現在のエンバカデロの状況を見ると、通常のWebサイトデベロッパーサイトはもちろんだが、ブログTwitterFacebookYouTubeなどなど、ありとあらゆる手段で情報共有が可能になっていて、それが当たり前になっている。しかし、当時はデベロッパーサイト(BDN:当時)ですら、ローカライズされていなくて、情報掲載に対する労力・コストがかかり過ぎていたように思う。情報発信のコストがかかると、頻度も減る。結果、ユーザーの皆さんとの距離も離れがちになっていたわけだ。

今では、数多くの手段を手にしたことで、ユーザーの皆さんとの距離はとても縮まってきた。ただ、手段ばかりでは、やはりダメで、そこでどのような活動をするか、どのようなマインドで接するか、そして、どのようなコンテンツを提供していくかが重要なのは言うまでもない。

さて、話を2006年に戻そう。大きな変化があったのは3月22日。3時頃に緊急召集され、河原さんが代表を退くことが発表された。ボーランドは、一時的にAPAC直轄になり、社内分社していく体制へ大きく舵が切られたのだ。河原さんは、開発ツールもALMも両方に注力し、それぞれにしっかりした布陣をしてビジネスを展開し始めていた。それが、会社の大きな方針変更によって、道半ばで終わってしまったのは残念であった。

Kawahara_photo

河原社長(当時)。キックオフビデオのオープニング用に
吠える顔をしてもらったところ。「ガオ!」

とはいえ、そんな河原さん布陣のスタッフのひとり、八重樫さんが、DevCoの日本での組織化に大きな役割を果たし、エンバカデロ日本法人を設立して軌道に乗せるまでをがんばってくれたわけで、八重樫さんを連れて来てくれた河原さんの功績は大きかったと思う。

3月末に、DevCoに参加するスタッフが発表された。基本的に、チャネル営業にかかわっていた人、開発ツールに関する技術サポートにかかわっていた人が中心だ。バックオフィスについては、元々そういったくくりはなかったのだけれど、チャネルビジネスでの製品出荷や計上に関してノウハウのあるスタッフが選ばれたといっていいと思う。

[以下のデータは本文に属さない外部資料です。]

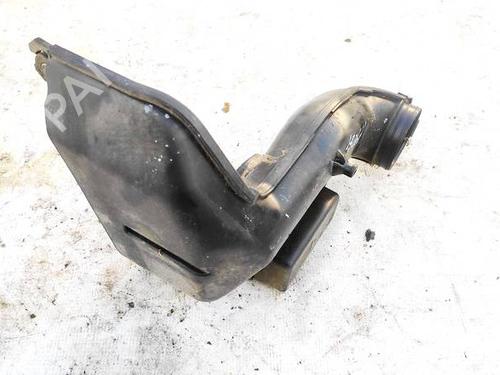 Used Air filter box Air filter box 35235196 35235196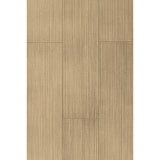 Daltile Timber Glen Contemporary 6" X 24" Hickory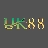 uk88name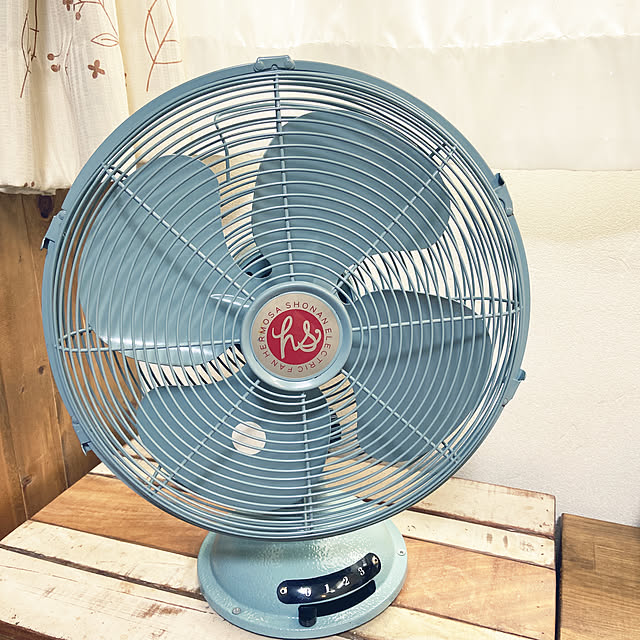 dmmc0406さんの実例写真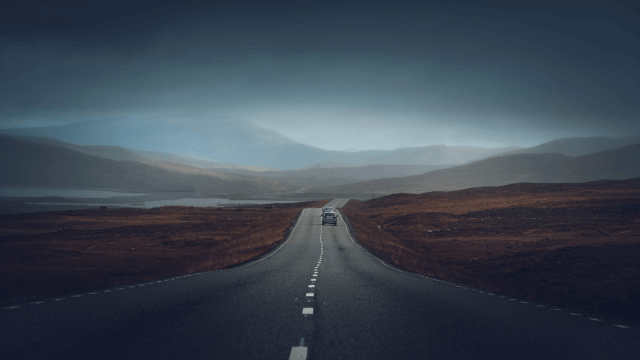 How to Share Your Journey with Friends and Family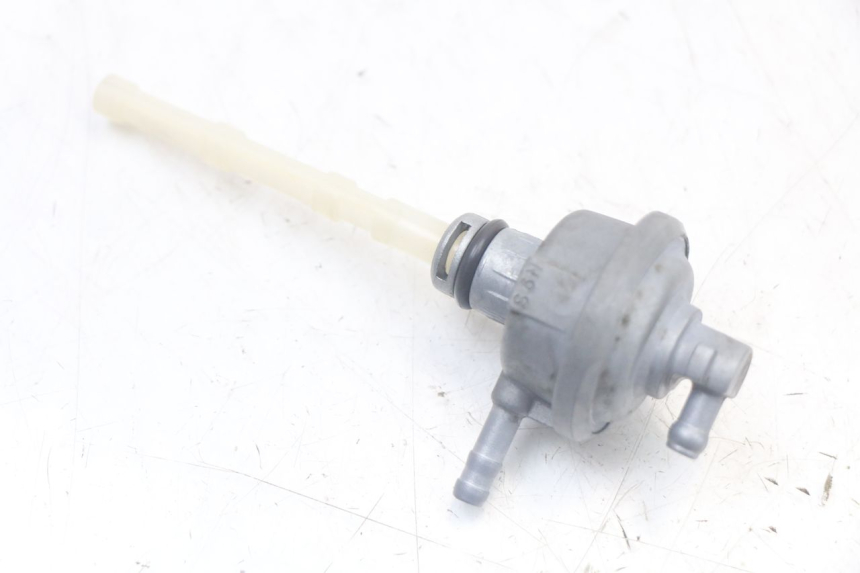 photo de FUEL TANK VENT YAMAHA AEROX 2T 50 (2013 - 2017) - Zoom on usage condition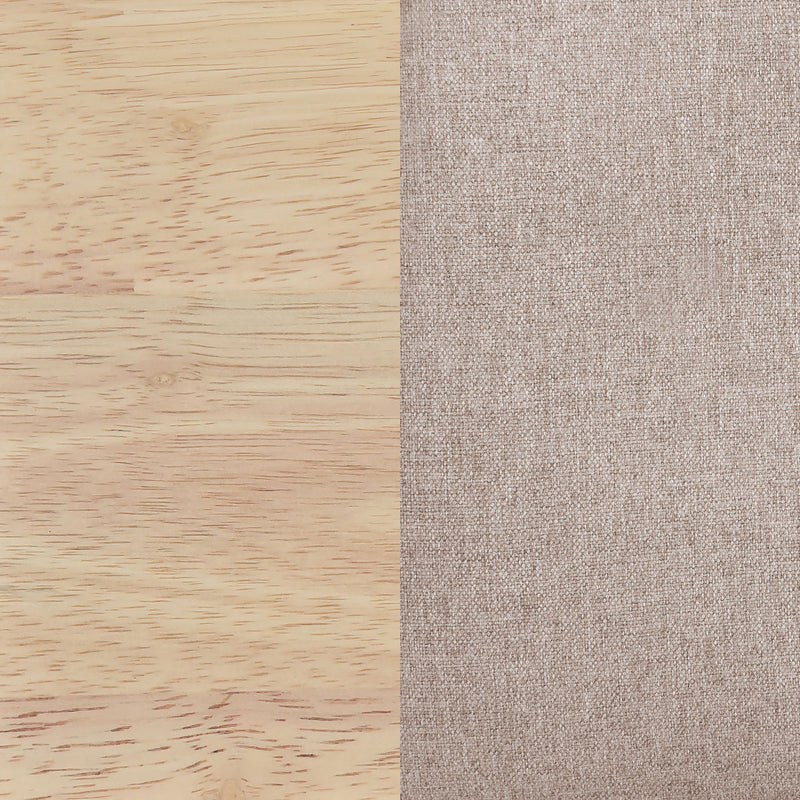 Parkridge Dining Set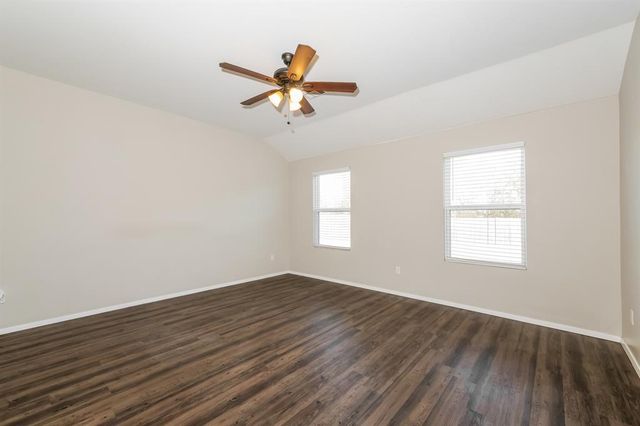 9117 SW 55th Street, Oklahoma City, OK 73179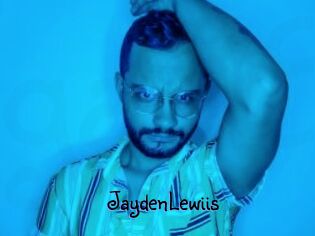 JaydenLewiis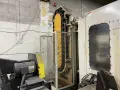 1995 MITSUBISHI MH-5A | Machining Centers, Horizontal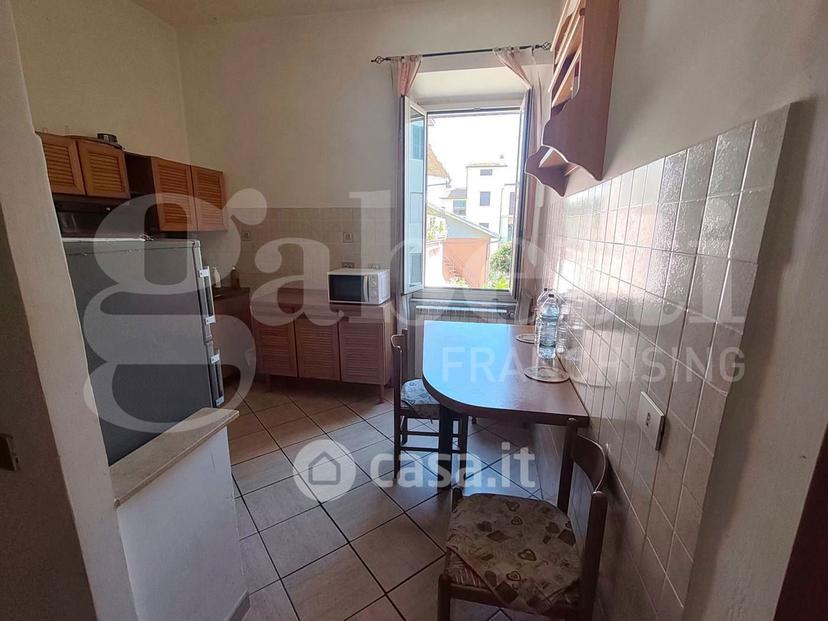 Bilocale in Via Fiume 15 — foto 20 di 30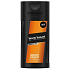 Bruno Banani Absolute Man shower gel 250 ml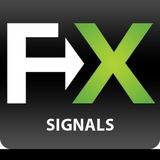 📈FOREX GOLDEN SIGNALS📉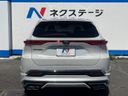 2023 Toyota Harrier 6BA-MXUA80 (UW-6a6d651f1b7cc)[22]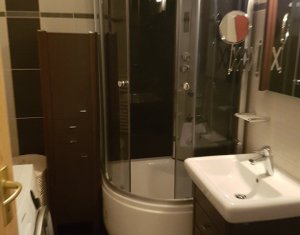 Appartement 3 chambres à louer dans Cluj-napoca, zone Marasti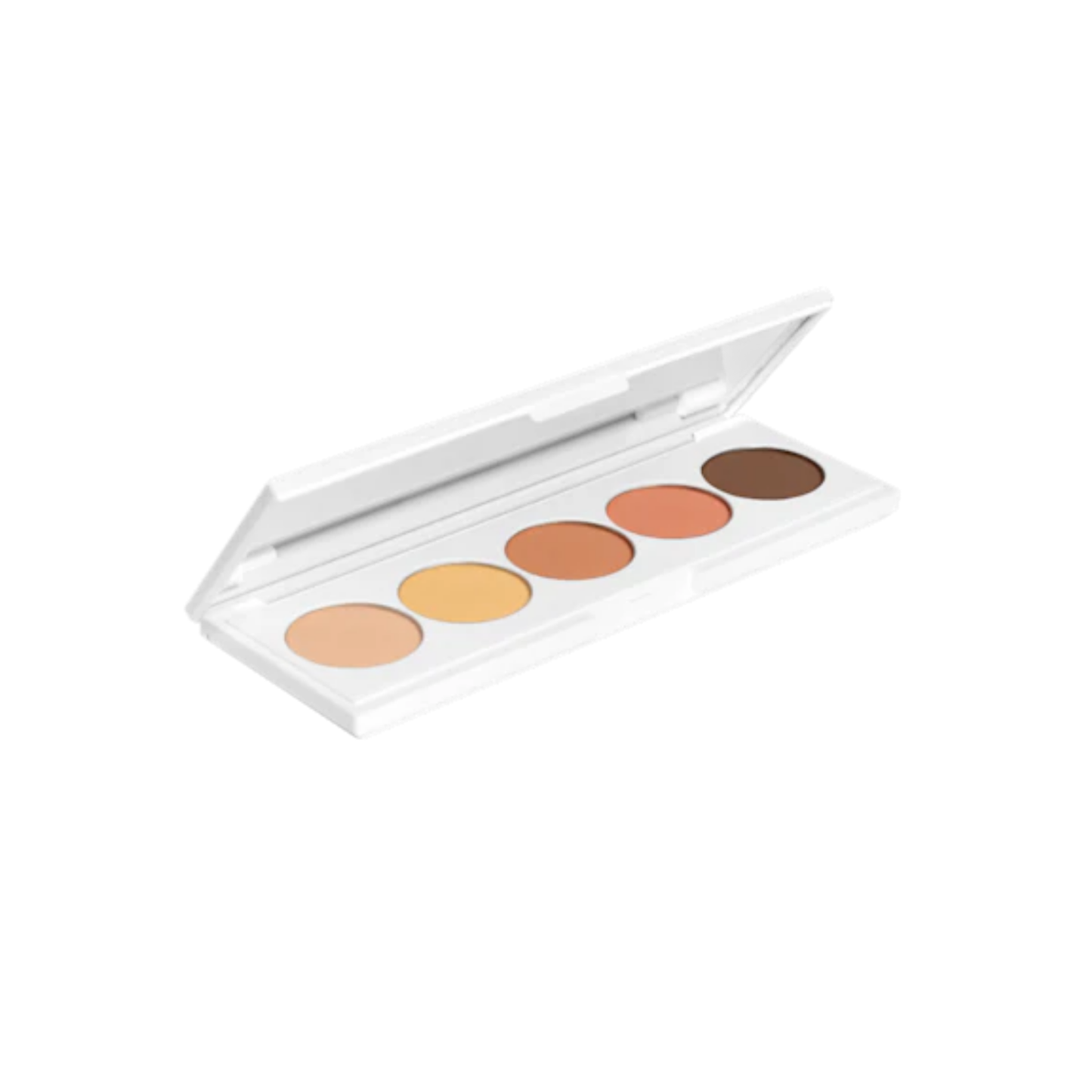 Ofra Signature Palette Contouring & Highlighting Cream 7.5gm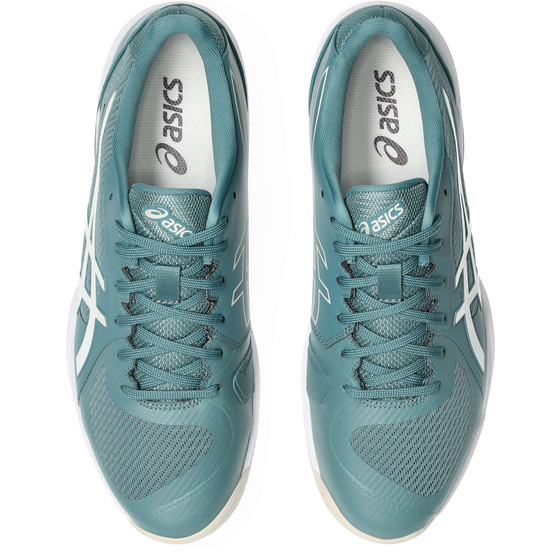 ASICS Solution Swift FF 2 Clay Heren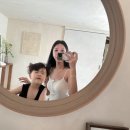 태평한 대평 이미지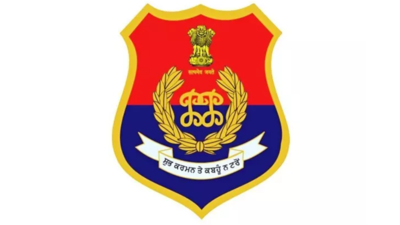 'Digital arrest': Punjab police bust Rs 92 crore-nationwide racket; 6 arrested, 2 on the run
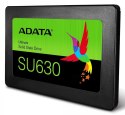 Dysk SSD ADATA SU630 960 GB (2.5″ /960 GB )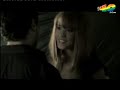 david-de-maria-el-perfume-de-la-soledad.html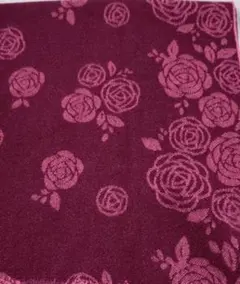 Item thumbnail for item d76c5aa6-dde7-4699-8e1f-ec72d02d1e39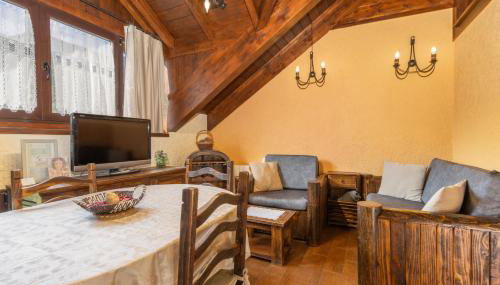 Casa Perico - Photo 5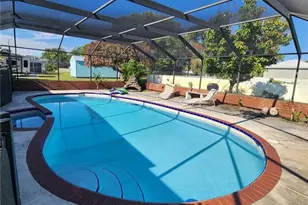 6101 Palmetto Dr, Fort Pierce, FL 34982 - Photo 30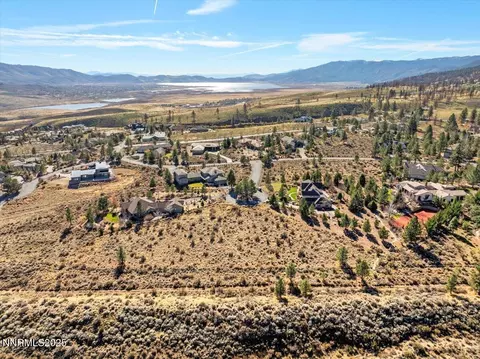 206 Paddington Ct, Reno, NV 89511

ただ、発表されたといっても実際に部門の異動が発生したわけではなく、従来の部門、従来の机で、引き続き仕事をしていく体制であった。自分も、3月31日の夕方に、サポートセールス部門上の上司にあたるグラントに、期末のレポートを送るついでに、「来期より、現在の仕事に加えてDevCoのマーケティングを担当することになりました。」と報告している。

当面は兼務、という話をしたけれど、それは6月上旬まで続いた。ただ、実際には、八重樫さんの命を受けて、相当精力的に開発ツール部門のマーケティングの仕事を始めることとなる。